The low density allocation has been reduced from 750 litres per day last year to 550 litres per day.
“Hotels, hospitals and clinics have their allocation now reduced from 100 percent to 90 percent average of water they used in the six month-period ending January 2016. Police stations, army barracks and prisons have their allocation reduced by 20 percent to 60 percent of average water of the six month-period ending January 2016,” he said.
A look at the city’s major supply dams earlier this month showed that Insiza held 101 165 046 cubic meters of water, representing 58,31 percent of its capacity; while Mtshabezi had 36 583 000 cubic meters, constituting 70,36 percent of its capacity.

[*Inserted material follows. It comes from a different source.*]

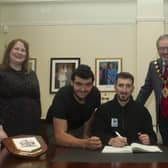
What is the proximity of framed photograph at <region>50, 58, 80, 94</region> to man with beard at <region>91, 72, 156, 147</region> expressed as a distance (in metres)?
2.22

Other supply dams were as follows: Inyankuni 14 039 850 cubic meters, representing 17,38 percent; Lower Ncema 8 993 200 cubic meters, representing 49,31 percent; Umzingwane 5 247 500 cubic meters, representing 11,75 percent; and Upper Ncema at 1 885 600 cubic meters, representing 4,15 percent.
Bulawayo’s worst water supply situation was in 2011/2012 period when council introduced water cuts of up to four days weekly.
The Meteorological Services Department (MSD) has cautioned that the prevailing wet spell might not last until April.
The MSD has also discouraged farmers from planting any more crops, after much of their crop planted last year was written off.
MSD head of weather services, Tich Zinyemba, said in past seasons, farmers would be harvesting crops and consuming the green harvest during this period.
“However, due to the poor rainfall season that has been experienced there are some farmers that are still planting this time. This may not be recommended since there are indications of a short rainfall season.
“The wet spell that has been experienced for most of February into March has seemed to revive farmers’ hopes and there are expectations that there will be an extension of these rains into April because of the late start. This may not be the likely case if the seasonal forecast is taken into consideration,” said Zinyemba.
Bulawayo has perennially been affected by water shortages as an increasing population, estimated at over one million residents, puts pressure on the available water sources.
A permanent solution to the city’s water crisis is seen in drawing water from the Zambezi River through the Matabeleland Zambezi Water Project.
Former water resources minister, Samuel Sipepa-Nkomo, said there has not been any political will to turn the more than 100 year-old plan into reality.
With no new water sources, the city has been forced to hopscotch between gruelling water rationing and decommissioning of its supply dams.